"These are dark times," the Minister for Magic (Bill Nighy) announces right off the bat, and Harry Potter and the Deathly Hallows: Part 1 plays positively like a limbo game of how low can you go into dark, darker, darkest. The first half of a two-film adaptation of J.K. Rowling's final book about the battle between the damaged boy wizard Harry (Daniel Radcliffe) and the monstrous dark lord Voldemort (Ralph Fiennes), this is, as a whole, the finest Potter film yet.
Top to bottom, it's a thrilling piece of cinema, from the superlative digital effects and original score to the camerawork of cinematographer Eduardo Serra and Steve Kloves' deft distillation of one-half of 784 pages. Gone are the sweet high jinks at Hogwarts School of Witchcraft and Wizardry, as well as any "hey, look at me!" magical inventions. Deathly Hallows is all business - taut, fraught and fearsome. When Voldemort's minions, the Death Eaters, storm the Ministry and install themselves as fascistic rulers, Harry and best friends Hermione (Emma Watson) and Ron (Rupert Grint) go underground.

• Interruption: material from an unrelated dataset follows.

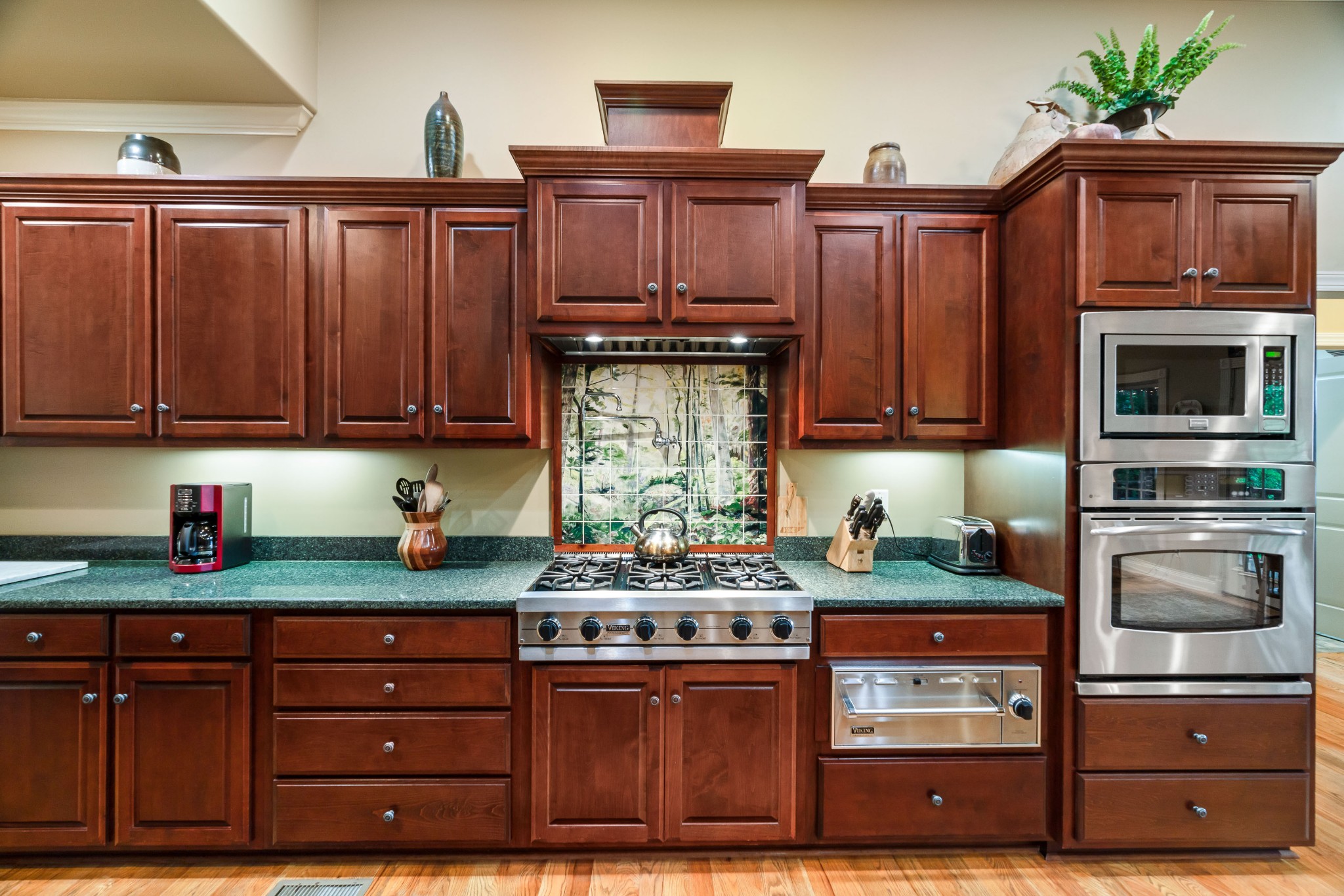 1976 Cooks Road Mount Juliet, TN 37122 - Photo 23 of 70 a kitchen with stainless steel appliances granite countertop wooden cabinets and a stove top oven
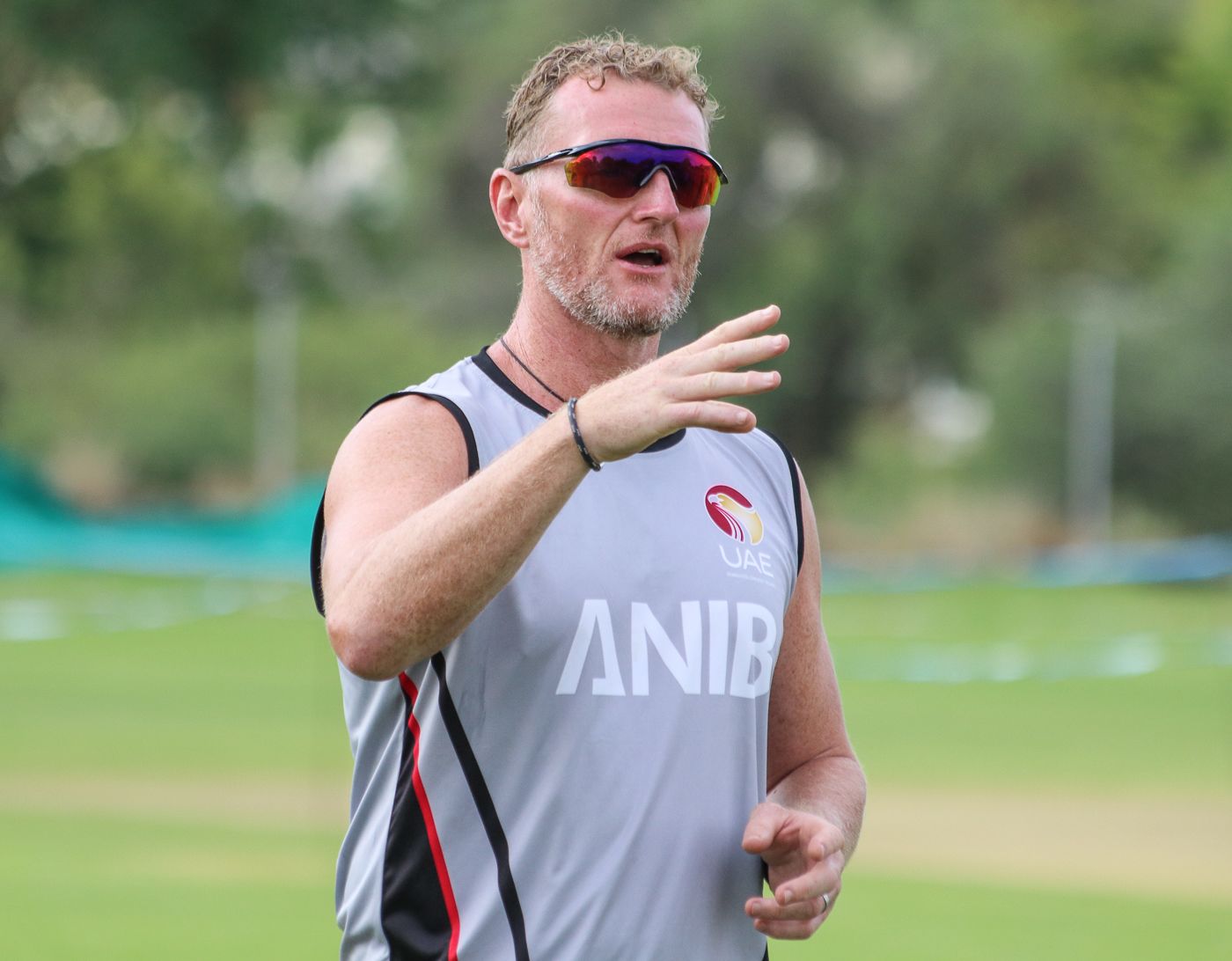 Coach Dougie Brown gives instructions to his squad ahead of a warm-up drill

This is a quest movie, one that sends the three friends trudging through a winter-ravaged British landscape to find and destroy the remaining Horcruxes, talismans in which Voldemort safeguarded splinters of his soul. There's an additional mystery - that of the title's Deathly Hallows - and it turns out to be a very grim fairy tale indeed, which is illuminated here in an animated sequence designed and directed by Ben Hibon. It's a stunning shadow play, and the level of artistry in this three-minute set piece surpasses anything yet seen in the Potter films.
But there are simpler, less technically razzle-dazzle moments to savor, too. Kloves goes off book to write an original, incandescent scene between Harry and Hermione that wordlessly elides a raw mix of emotions, and he gives Ron, now plainly in love with Hermione, a monumental monologue that is at once tender and winning and ripe for later ribbing.
Deathly Hallows has been stripped of the series' tendency to mug for laughs. What remains is genuinely funny stuff that is still truthful to the spirit of these characters, whom we've watched grow up. They remain fundamentally the same, only now with jaws set hard from troubled times behind and before them. They've been through something epic, and for the first time, truly, so have we.